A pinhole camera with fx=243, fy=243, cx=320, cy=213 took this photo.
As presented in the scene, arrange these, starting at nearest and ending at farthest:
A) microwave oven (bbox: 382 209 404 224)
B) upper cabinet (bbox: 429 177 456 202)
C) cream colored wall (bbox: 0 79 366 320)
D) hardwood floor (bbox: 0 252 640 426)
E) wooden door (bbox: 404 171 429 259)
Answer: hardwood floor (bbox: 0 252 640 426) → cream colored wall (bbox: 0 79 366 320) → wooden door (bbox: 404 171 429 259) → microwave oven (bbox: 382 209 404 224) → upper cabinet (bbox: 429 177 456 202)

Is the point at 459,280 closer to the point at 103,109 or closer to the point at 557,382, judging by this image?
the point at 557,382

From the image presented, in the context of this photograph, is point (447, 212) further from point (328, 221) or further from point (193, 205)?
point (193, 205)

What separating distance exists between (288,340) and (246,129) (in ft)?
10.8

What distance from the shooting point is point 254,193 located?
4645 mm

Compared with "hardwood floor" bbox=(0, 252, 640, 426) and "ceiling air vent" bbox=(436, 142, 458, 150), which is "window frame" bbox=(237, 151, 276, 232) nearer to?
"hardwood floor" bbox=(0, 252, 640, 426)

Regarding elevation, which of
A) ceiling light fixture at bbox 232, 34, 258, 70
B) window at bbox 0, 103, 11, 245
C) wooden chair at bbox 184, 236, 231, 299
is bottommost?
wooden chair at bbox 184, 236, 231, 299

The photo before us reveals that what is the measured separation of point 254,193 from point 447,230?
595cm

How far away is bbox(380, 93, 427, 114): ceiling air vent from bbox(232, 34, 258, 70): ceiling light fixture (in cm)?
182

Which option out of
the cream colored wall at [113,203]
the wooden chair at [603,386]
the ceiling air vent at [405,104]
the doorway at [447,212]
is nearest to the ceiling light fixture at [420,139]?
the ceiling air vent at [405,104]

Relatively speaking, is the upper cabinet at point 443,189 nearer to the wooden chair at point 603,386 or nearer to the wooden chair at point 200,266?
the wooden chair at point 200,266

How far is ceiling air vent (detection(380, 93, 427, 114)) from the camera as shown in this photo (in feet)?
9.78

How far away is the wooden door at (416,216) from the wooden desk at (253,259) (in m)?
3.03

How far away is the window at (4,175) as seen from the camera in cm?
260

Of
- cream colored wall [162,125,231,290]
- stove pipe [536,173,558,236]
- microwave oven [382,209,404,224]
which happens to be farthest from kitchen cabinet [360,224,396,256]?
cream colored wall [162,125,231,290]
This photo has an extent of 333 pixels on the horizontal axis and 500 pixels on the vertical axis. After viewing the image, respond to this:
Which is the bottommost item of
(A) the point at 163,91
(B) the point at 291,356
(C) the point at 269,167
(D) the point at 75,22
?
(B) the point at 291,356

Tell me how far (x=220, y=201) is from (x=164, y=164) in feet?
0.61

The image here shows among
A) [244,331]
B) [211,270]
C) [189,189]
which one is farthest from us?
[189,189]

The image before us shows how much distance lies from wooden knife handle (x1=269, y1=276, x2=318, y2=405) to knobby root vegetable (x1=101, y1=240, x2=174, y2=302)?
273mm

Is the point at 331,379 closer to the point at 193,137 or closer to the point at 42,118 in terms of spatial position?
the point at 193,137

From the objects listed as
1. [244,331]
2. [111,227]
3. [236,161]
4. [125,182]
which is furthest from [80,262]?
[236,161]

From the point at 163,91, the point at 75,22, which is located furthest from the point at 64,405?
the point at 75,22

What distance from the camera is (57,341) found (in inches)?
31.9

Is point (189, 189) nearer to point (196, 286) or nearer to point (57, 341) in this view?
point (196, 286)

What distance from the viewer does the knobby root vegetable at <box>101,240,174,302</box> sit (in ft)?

====

Замените во всех пунктах «ceiling light fixture» на «ceiling lamp» и перепишите их, больше ничего не меняя.

● **Правильный ответ**:
A pinhole camera with fx=243, fy=243, cx=320, cy=213 took this photo.
As presented in the scene, arrange these, starting at nearest and ending at farthest:
A) microwave oven (bbox: 382 209 404 224)
B) upper cabinet (bbox: 429 177 456 202)
C) cream colored wall (bbox: 0 79 366 320)
D) hardwood floor (bbox: 0 252 640 426)
E) wooden door (bbox: 404 171 429 259)
Answer: hardwood floor (bbox: 0 252 640 426) → cream colored wall (bbox: 0 79 366 320) → wooden door (bbox: 404 171 429 259) → microwave oven (bbox: 382 209 404 224) → upper cabinet (bbox: 429 177 456 202)

Is the point at 459,280 closer to the point at 103,109 or closer to the point at 557,382, judging by this image?
the point at 557,382

From the image presented, in the context of this photograph, is point (447, 212) further from point (328, 221) or further from point (193, 205)?
point (193, 205)

What separating distance exists between (288,340) and (246,129) (in ft)?
10.8

What distance from the shooting point is point 254,193 located?
4645 mm

Compared with "hardwood floor" bbox=(0, 252, 640, 426) and "ceiling air vent" bbox=(436, 142, 458, 150), which is "window frame" bbox=(237, 151, 276, 232) nearer to?
"hardwood floor" bbox=(0, 252, 640, 426)

Regarding elevation, which of
A) ceiling lamp at bbox 232, 34, 258, 70
B) window at bbox 0, 103, 11, 245
C) wooden chair at bbox 184, 236, 231, 299
is bottommost?
wooden chair at bbox 184, 236, 231, 299

The photo before us reveals that what is the measured separation of point 254,193 from point 447,230?
595cm

How far away is bbox(380, 93, 427, 114): ceiling air vent from bbox(232, 34, 258, 70): ceiling lamp (in cm)?
182

Which option out of
the cream colored wall at [113,203]
the wooden chair at [603,386]
the ceiling air vent at [405,104]
the doorway at [447,212]
is nearest to the ceiling lamp at [420,139]?
the ceiling air vent at [405,104]

Relatively speaking, is the upper cabinet at point 443,189 nearer to the wooden chair at point 603,386 or nearer to the wooden chair at point 200,266?
the wooden chair at point 200,266

How far is ceiling air vent (detection(380, 93, 427, 114)) from the camera as shown in this photo (in feet)?
9.78

How far away is the wooden door at (416,216) from the wooden desk at (253,259) (in m)?
3.03

How far away is the window at (4,175) as seen from the camera in cm?
260

Of
- cream colored wall [162,125,231,290]
- stove pipe [536,173,558,236]
- microwave oven [382,209,404,224]
which happens to be farthest from kitchen cabinet [360,224,396,256]?
cream colored wall [162,125,231,290]
This photo has an extent of 333 pixels on the horizontal axis and 500 pixels on the vertical axis. After viewing the image, respond to this:
Which is the bottommost item of
(A) the point at 163,91
(B) the point at 291,356
(C) the point at 269,167
(D) the point at 75,22
?
(B) the point at 291,356

Tell me how far (x=220, y=201) is from (x=164, y=164) in feet?
0.61

The image here shows among
A) [244,331]
B) [211,270]
C) [189,189]
which one is farthest from us?
[189,189]

The image before us shows how much distance lies from wooden knife handle (x1=269, y1=276, x2=318, y2=405) to knobby root vegetable (x1=101, y1=240, x2=174, y2=302)?
273mm

Is the point at 331,379 closer to the point at 193,137 or closer to the point at 42,118 in terms of spatial position?
the point at 193,137

From the objects listed as
1. [244,331]
2. [111,227]
3. [236,161]
4. [125,182]
which is furthest from [80,262]?
[236,161]

From the point at 163,91, the point at 75,22, which is located furthest from the point at 64,405?
the point at 75,22

What distance from the camera is (57,341) found (in inches)?
31.9

Is point (189, 189) nearer to point (196, 286) or nearer to point (57, 341) in this view?
point (196, 286)

What distance from the viewer does the knobby root vegetable at <box>101,240,174,302</box> sit (in ft)?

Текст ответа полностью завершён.